- _Assignment_:
Below is a block of entries; repeat exactly the lines starting at the line that contains "REdes Temáticas de" and ending at the line that contains "tumbling with the", both included.

- _Given information_:
· · · · · · ·

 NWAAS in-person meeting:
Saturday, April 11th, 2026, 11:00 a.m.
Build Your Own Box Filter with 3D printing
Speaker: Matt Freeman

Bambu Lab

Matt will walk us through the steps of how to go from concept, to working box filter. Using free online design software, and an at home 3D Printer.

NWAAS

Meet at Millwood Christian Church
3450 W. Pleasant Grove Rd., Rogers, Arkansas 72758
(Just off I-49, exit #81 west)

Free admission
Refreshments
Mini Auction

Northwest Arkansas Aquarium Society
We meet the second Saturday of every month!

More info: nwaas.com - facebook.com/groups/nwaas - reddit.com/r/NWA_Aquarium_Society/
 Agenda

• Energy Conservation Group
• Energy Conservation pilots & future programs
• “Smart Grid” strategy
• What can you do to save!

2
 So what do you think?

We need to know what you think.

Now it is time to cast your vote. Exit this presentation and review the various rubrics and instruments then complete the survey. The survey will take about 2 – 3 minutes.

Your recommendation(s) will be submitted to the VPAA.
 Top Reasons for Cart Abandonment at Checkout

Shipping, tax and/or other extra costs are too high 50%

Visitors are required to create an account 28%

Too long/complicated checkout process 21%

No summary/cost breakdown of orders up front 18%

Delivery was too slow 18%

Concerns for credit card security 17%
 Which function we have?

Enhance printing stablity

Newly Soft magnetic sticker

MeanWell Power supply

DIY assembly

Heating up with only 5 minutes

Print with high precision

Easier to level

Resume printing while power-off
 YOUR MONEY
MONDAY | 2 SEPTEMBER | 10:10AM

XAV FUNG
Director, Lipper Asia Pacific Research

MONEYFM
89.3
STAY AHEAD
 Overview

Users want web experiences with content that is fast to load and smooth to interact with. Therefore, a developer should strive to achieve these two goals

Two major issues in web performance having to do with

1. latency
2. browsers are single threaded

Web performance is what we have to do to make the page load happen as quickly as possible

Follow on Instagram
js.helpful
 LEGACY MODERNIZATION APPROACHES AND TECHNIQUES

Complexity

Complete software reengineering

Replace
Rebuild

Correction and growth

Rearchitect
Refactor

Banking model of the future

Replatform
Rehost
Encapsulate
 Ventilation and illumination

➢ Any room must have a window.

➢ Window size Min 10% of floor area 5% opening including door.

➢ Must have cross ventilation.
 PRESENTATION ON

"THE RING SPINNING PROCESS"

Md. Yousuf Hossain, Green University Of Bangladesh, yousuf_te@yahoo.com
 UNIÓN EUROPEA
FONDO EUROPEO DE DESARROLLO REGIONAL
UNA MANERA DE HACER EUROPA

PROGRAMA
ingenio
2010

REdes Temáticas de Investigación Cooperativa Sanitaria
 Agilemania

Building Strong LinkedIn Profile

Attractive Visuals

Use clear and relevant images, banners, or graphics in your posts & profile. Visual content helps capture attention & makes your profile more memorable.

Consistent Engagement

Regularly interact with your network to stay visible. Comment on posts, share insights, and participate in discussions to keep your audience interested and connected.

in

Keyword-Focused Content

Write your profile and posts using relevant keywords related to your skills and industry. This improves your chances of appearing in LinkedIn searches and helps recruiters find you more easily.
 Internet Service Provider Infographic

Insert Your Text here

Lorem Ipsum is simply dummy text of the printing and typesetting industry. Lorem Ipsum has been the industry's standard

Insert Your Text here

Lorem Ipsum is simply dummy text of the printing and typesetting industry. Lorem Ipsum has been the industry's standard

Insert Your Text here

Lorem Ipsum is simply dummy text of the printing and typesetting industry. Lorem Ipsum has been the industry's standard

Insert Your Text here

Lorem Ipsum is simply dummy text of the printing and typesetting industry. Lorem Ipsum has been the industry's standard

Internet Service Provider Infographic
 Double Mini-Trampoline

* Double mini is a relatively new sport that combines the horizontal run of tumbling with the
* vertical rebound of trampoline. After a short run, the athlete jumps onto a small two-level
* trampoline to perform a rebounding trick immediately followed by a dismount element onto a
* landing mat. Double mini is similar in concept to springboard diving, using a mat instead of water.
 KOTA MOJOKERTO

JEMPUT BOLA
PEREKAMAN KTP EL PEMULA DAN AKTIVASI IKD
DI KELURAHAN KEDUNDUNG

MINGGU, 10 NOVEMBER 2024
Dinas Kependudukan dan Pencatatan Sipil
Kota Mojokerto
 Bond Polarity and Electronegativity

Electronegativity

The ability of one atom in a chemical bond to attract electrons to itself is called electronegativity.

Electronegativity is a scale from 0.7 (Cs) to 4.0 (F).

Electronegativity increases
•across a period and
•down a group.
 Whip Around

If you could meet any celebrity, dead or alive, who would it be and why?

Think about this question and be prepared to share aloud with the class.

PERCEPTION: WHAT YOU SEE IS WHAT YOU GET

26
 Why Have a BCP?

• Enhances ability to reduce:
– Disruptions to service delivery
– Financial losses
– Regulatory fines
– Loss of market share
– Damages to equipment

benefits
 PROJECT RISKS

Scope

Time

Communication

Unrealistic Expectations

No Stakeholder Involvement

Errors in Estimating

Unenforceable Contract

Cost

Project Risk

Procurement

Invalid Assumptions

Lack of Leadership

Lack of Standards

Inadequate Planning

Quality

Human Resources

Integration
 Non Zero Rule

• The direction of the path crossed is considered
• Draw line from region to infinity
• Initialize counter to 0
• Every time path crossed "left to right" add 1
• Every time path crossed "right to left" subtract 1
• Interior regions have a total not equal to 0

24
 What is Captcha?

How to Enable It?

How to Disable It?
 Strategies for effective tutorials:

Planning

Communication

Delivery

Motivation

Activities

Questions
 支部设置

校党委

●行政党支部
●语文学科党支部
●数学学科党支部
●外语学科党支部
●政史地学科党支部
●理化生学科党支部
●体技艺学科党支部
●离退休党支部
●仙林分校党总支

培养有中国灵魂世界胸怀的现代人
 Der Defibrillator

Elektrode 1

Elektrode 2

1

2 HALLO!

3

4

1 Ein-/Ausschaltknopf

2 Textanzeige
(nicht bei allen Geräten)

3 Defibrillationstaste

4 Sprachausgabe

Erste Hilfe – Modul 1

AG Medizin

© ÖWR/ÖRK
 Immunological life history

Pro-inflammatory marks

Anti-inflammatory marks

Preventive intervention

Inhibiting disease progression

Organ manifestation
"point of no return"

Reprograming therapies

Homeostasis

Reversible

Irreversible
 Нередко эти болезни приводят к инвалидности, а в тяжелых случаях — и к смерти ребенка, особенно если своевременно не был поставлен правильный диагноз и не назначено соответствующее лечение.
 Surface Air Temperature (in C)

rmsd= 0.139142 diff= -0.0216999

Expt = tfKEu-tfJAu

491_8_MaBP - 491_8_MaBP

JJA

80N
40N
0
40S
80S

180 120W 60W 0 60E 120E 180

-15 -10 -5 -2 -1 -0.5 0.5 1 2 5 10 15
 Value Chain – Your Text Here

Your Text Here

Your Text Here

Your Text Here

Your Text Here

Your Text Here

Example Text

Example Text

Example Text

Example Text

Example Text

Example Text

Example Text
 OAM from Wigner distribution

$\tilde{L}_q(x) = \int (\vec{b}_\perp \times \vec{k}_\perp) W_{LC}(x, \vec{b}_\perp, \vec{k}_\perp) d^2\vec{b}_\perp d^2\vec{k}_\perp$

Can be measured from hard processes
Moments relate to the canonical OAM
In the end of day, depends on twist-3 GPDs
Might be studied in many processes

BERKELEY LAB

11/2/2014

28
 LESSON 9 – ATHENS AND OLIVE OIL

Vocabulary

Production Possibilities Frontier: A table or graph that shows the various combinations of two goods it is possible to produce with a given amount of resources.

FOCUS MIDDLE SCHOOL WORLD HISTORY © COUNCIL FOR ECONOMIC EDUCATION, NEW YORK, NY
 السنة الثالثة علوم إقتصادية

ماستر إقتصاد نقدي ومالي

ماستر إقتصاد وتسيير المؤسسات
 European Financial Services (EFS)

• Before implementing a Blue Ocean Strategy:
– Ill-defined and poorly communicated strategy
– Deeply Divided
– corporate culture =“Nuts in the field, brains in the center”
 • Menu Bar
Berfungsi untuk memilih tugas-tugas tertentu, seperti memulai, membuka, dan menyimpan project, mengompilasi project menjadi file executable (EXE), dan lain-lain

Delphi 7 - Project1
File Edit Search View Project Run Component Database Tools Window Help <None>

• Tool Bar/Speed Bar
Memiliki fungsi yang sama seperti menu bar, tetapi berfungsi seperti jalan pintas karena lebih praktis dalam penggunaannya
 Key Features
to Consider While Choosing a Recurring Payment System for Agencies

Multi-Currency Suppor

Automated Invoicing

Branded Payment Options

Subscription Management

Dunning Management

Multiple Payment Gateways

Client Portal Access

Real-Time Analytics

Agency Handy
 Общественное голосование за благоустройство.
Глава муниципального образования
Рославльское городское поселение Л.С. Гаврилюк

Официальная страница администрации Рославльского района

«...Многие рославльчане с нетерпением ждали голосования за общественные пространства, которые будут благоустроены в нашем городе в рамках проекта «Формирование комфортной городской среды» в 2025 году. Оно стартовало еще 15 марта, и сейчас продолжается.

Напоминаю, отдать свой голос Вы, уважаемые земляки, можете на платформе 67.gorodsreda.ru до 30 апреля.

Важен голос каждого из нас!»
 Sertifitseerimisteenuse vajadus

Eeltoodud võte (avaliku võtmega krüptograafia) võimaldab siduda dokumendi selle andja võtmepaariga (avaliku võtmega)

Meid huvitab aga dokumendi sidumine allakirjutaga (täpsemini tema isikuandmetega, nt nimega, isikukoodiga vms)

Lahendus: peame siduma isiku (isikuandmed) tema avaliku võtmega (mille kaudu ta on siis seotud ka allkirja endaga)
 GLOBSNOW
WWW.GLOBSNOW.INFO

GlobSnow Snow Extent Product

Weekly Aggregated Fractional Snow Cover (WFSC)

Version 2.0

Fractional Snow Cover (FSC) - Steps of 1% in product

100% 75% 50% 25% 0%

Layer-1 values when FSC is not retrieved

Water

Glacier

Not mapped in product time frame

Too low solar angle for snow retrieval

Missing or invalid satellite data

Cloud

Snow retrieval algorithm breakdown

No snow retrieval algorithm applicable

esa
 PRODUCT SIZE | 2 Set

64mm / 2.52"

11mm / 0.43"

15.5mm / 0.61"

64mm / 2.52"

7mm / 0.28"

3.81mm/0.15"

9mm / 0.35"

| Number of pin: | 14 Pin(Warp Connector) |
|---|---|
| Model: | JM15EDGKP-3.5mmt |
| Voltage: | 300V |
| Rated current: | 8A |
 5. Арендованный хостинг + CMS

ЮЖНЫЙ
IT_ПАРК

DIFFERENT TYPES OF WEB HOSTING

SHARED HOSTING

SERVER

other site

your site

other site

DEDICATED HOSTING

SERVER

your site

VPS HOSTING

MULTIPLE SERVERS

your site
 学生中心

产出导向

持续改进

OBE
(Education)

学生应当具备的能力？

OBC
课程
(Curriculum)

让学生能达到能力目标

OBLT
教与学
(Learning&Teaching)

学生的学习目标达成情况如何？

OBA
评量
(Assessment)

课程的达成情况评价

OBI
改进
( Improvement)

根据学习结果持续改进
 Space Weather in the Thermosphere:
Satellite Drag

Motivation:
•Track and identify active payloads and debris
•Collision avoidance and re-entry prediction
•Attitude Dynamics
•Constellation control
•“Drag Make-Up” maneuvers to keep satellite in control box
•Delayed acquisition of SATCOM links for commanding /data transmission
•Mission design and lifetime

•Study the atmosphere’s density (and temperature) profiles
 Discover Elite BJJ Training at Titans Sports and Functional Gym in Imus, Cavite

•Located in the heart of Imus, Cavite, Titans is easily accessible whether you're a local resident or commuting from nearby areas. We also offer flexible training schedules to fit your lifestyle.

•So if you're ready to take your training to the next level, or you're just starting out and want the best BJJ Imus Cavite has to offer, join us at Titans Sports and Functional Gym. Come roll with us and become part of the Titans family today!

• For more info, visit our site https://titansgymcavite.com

· · · · · · ·

- _Task answer_:
REdes Temáticas de Investigación Cooperativa Sanitaria
 Agilemania

Building Strong LinkedIn Profile

Attractive Visuals

Use clear and relevant images, banners, or graphics in your posts & profile. Visual content helps capture attention & makes your profile more memorable.

Consistent Engagement

Regularly interact with your network to stay visible. Comment on posts, share insights, and participate in discussions to keep your audience interested and connected.

in

Keyword-Focused Content

Write your profile and posts using relevant keywords related to your skills and industry. This improves your chances of appearing in LinkedIn searches and helps recruiters find you more easily.
 Internet Service Provider Infographic

Insert Your Text here

Lorem Ipsum is simply dummy text of the printing and typesetting industry. Lorem Ipsum has been the industry's standard

Insert Your Text here

Lorem Ipsum is simply dummy text of the printing and typesetting industry. Lorem Ipsum has been the industry's standard

Insert Your Text here

Lorem Ipsum is simply dummy text of the printing and typesetting industry. Lorem Ipsum has been the industry's standard

Insert Your Text here

Lorem Ipsum is simply dummy text of the printing and typesetting industry. Lorem Ipsum has been the industry's standard

Internet Service Provider Infographic
 Double Mini-Trampoline

* Double mini is a relatively new sport that combines the horizontal run of tumbling with the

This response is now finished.